*** Block opens ***

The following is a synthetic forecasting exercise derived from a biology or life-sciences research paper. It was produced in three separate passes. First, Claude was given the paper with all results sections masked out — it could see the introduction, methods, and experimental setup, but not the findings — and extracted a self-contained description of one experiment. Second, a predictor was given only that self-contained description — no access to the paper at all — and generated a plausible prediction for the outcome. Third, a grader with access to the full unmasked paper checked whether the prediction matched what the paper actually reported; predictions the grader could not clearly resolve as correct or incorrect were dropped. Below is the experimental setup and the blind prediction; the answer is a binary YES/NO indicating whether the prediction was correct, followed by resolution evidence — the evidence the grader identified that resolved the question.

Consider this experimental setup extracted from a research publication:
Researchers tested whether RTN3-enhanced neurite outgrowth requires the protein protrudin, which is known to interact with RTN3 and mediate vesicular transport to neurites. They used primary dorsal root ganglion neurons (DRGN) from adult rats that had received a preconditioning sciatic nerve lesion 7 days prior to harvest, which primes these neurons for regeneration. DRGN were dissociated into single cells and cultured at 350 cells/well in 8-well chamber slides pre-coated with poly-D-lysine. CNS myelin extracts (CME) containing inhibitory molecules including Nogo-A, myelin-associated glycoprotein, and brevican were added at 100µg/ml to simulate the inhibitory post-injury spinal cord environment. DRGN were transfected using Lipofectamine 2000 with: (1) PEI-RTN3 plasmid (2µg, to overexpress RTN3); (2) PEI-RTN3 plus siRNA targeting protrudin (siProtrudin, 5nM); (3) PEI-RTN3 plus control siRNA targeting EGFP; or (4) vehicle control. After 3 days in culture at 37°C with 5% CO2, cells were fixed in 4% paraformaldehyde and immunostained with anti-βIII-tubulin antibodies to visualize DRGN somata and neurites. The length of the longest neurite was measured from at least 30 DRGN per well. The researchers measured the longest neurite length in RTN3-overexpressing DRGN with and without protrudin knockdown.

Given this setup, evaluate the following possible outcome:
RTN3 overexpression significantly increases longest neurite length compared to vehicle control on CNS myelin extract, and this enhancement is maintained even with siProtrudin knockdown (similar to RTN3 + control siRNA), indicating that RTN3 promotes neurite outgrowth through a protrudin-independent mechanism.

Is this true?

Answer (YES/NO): NO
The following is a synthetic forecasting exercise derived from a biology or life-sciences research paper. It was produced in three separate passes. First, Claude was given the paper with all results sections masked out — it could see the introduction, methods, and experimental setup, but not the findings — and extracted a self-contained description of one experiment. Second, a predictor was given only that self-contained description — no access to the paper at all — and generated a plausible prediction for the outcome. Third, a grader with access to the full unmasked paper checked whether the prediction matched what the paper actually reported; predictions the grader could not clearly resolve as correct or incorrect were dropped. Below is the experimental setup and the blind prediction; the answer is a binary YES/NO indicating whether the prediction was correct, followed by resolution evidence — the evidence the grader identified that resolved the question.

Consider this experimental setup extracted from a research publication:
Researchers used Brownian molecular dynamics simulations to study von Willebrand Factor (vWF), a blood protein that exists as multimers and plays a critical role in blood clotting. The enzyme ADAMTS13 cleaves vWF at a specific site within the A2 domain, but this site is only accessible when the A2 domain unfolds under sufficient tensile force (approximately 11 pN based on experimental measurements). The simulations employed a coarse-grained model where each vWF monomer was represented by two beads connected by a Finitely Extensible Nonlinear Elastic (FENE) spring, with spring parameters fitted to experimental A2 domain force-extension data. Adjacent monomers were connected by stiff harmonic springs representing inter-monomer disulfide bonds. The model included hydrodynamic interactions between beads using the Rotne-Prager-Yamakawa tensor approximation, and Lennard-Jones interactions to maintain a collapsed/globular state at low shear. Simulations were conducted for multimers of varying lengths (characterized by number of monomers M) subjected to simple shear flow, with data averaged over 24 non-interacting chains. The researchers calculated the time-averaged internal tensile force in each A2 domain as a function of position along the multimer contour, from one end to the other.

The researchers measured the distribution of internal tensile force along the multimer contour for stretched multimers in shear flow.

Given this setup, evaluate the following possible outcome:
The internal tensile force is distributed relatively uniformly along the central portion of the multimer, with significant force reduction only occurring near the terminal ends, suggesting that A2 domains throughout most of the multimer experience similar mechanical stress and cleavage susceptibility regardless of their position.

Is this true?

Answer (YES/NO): NO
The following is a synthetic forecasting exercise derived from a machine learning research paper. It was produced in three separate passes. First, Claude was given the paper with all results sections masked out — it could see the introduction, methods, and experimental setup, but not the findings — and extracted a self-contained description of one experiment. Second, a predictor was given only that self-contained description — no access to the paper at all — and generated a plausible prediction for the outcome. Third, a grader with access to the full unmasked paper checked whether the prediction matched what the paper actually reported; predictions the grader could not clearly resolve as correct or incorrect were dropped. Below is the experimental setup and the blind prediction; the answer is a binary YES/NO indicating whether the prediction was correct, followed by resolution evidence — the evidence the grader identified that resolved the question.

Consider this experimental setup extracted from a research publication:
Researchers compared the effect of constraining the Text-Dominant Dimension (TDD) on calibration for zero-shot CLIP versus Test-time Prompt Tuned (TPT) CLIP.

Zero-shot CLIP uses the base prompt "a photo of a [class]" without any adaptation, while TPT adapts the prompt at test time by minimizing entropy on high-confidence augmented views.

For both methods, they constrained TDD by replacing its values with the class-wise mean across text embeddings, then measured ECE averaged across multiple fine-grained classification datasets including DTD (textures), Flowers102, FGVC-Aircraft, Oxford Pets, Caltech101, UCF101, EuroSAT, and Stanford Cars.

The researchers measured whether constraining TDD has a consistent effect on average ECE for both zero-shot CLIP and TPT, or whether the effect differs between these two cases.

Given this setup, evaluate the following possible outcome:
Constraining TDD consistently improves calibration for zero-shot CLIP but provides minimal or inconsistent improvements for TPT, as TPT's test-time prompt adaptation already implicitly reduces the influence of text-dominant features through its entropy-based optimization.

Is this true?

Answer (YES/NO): NO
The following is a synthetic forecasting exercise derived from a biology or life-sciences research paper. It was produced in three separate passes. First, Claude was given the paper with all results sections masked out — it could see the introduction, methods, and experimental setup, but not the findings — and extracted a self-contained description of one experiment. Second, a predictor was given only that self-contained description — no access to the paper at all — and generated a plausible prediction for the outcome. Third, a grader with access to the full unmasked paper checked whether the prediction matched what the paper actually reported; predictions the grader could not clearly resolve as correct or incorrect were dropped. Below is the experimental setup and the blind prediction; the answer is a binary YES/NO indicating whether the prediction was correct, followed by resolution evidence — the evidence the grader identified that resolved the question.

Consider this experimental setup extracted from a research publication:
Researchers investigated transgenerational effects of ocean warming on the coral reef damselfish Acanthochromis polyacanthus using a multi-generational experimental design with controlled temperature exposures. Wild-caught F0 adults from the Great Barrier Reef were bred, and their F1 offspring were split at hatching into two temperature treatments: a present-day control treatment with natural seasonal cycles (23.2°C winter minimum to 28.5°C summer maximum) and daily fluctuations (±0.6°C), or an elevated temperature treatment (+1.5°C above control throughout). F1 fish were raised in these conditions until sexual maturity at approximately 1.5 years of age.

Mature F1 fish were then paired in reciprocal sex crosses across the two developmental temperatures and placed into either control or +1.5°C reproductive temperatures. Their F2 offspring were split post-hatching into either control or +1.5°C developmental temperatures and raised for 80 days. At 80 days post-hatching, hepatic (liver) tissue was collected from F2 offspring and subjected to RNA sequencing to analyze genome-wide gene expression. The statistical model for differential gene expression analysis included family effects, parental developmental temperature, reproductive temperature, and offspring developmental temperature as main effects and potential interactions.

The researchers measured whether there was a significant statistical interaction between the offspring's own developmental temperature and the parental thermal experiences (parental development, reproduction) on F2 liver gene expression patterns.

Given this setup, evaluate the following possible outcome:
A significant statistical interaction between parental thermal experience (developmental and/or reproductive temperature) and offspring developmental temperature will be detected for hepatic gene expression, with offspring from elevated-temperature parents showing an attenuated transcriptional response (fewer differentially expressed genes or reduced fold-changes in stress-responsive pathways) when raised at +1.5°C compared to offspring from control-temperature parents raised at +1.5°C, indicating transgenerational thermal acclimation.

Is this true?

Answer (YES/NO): NO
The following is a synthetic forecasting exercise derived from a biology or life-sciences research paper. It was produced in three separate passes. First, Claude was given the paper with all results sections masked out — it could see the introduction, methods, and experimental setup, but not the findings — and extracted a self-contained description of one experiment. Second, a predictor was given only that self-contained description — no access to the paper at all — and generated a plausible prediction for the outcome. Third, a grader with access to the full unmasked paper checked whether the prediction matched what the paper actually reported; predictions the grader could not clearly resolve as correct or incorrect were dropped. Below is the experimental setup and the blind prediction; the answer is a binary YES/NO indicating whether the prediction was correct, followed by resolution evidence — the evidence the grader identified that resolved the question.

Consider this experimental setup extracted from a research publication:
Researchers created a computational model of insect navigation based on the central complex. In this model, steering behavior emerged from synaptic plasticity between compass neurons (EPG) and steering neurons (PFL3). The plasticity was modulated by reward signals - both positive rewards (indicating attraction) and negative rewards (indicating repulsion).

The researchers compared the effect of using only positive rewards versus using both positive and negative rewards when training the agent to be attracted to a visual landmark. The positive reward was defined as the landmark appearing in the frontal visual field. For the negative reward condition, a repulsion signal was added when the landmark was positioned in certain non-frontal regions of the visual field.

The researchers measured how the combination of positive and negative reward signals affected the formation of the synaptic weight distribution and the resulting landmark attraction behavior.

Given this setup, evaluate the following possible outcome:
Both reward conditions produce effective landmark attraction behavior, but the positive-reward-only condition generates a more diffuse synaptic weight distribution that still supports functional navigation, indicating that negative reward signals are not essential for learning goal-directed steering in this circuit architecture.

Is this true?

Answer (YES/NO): NO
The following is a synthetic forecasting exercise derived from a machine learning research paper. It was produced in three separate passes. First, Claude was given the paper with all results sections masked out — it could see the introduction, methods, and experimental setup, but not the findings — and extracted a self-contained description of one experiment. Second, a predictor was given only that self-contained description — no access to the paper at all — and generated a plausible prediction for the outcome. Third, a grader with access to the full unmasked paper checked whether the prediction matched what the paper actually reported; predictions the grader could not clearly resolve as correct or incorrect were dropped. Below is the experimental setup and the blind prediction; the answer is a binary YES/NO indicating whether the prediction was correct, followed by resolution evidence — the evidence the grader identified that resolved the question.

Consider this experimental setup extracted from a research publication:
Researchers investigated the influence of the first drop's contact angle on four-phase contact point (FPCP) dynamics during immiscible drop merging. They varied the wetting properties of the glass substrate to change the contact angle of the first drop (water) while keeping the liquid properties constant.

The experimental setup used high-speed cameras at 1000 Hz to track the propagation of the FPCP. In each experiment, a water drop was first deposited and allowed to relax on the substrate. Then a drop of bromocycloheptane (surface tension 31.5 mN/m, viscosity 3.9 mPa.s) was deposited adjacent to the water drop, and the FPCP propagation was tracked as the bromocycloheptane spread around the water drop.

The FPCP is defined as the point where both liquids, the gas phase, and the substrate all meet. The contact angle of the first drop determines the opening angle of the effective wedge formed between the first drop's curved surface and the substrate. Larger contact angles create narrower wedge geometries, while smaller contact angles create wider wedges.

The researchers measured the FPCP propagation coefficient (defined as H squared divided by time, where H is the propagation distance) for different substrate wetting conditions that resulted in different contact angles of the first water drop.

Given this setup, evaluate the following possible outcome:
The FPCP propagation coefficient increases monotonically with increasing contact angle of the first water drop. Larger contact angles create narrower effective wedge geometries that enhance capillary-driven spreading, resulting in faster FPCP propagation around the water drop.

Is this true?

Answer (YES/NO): YES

*** Block closes ***

▸ Assignment
Copy each line from the data above that includes "multimers".

▸ Response to this task
Researchers used Brownian molecular dynamics simulations to study von Willebrand Factor (vWF), a blood protein that exists as multimers and plays a critical role in blood clotting. The enzyme ADAMTS13 cleaves vWF at a specific site within the A2 domain, but this site is only accessible when the A2 domain unfolds under sufficient tensile force (approximately 11 pN based on experimental measurements). The simulations employed a coarse-grained model where each vWF monomer was represented by two beads connected by a Finitely Extensible Nonlinear Elastic (FENE) spring, with spring parameters fitted to experimental A2 domain force-extension data. Adjacent monomers were connected by stiff harmonic springs representing inter-monomer disulfide bonds. The model included hydrodynamic interactions between beads using the Rotne-Prager-Yamakawa tensor approximation, and Lennard-Jones interactions to maintain a collapsed/globular state at low shear. Simulations were conducted for multimers of varying lengths (characterized by number of monomers M) subjected to simple shear flow, with data averaged over 24 non-interacting chains. The researchers calculated the time-averaged internal tensile force in each A2 domain as a function of position along the multimer contour, from one end to the other.
The researchers measured the distribution of internal tensile force along the multimer contour for stretched multimers in shear flow.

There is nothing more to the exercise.